See how I’ve gone from most personal home to most socially-connected river, with its border politics, its cultural myths—but they’re interlinked, my home beside that polluted water.
There are any number of ways you could order the space you’ve created—it’s your world, after all. My collections often begin with the most personal and yet I believe the personal is inherently political. In this way, a narrative begins to emerge, and carry with it the undercurrent of deeper troubled waters. I don’t recommend you stick only to chronology. I’ve found that any chronological order that arises in my collections comes after finding deeper and more nuanced connections in the spaces between the poems. For example, in Landscape with Headless Mama, chronology came after discovering that Mama and the speaker’s stories were interwoven. Then I could tell multiple stories at once. A clear chronology felt too facile; I’d tried that at one point and it didn’t feel honest in the way that the imagination can sometimes get at deeper truths than nonfiction. Instead, the chronology in the structure comes from a narrative underpinning. I love story—the power of story. And it was important to me that in telling my own story, I was speaking the truths of my own mother(s)—the women I grew up with in the Imperial Valley and in my own Mexican-American familia, even when the stories were nonlinear and messy.
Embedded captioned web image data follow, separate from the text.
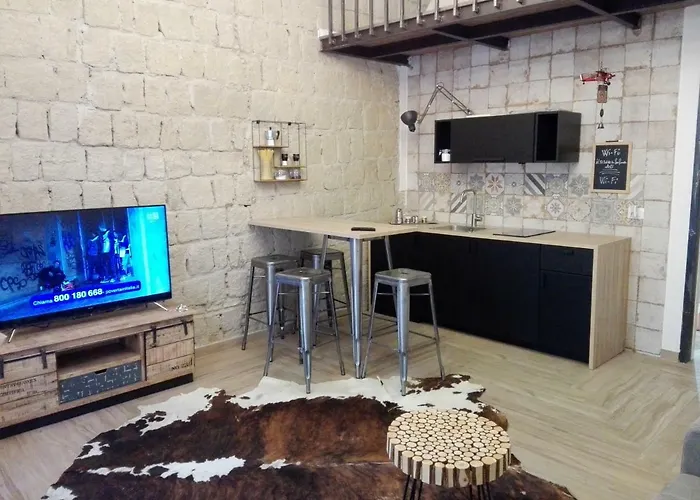 Il Tesoro Di Sangennaro Неаполь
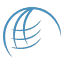 cms-collect.com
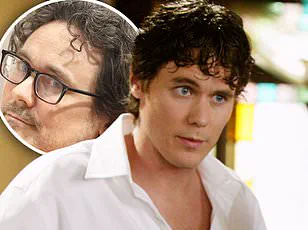 Breaking: Jane Doe #7 Testifies in Ongoing Trial of Disgraced Actor Gabriel Olds Facing Rape and Sodomy Charges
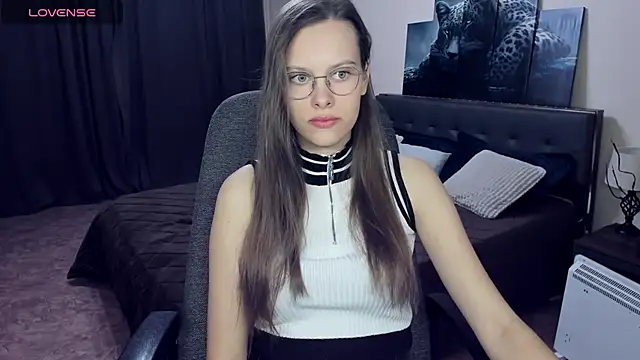 AyumiBlossom online show from 17, 1, 2026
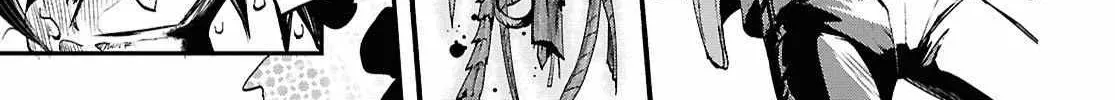Read Inochi no Tabekata chapter 7.2 image 9 on Lezhin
A poetry collection is a place for disparities and oppositions and paradoxes to coexist and coalesce and stretch us to find new ways of existing within the flux. So even your most contentious, paradoxical poems can work together if you’re finding how they fit in the larger space. If you cannot find the connections even in the breaking places, then perhaps those poems are not meant for this particular world, and you should save them for another. I’ve found that poems I took out of my first collection ended up fitting perfectly in my second and beyond. My third collection, for example, retells some of Mama’s story but from a new angle, for compiling each collection has required of me stretching and seeing and re-seeing in new ways.
A manuscript consultation client asked me whether or not her poems of being an abused daughter fit in a collection so clearly about a mother caring for a child with special needs. She’d received conflicting advice from her mentor and felt torn about whether or not the differences and breaking places could ever fit together. I said, absolutely—in the world you’ve created. Being a mother is not separate from being a woman. And being a motherwoman is not separate from being a daughtergirl. I’ve found this over and over in my own life and poems. I’ve found the most freedom in my work when I’ve allowed everything to bleed, as I have bled. The past tinges the present, but the strangeness and heart truth is that the present tinges the past. That’s been the heartwork of mothering, for me. Mothering poetry and children.
Keep finding ways to coalesce and shed light and shadow on the different angles of your poems and your life, poets. Keep finding places of connection, where that jeweled date falls from palm to dirt—a hinge between the personal and political—write there.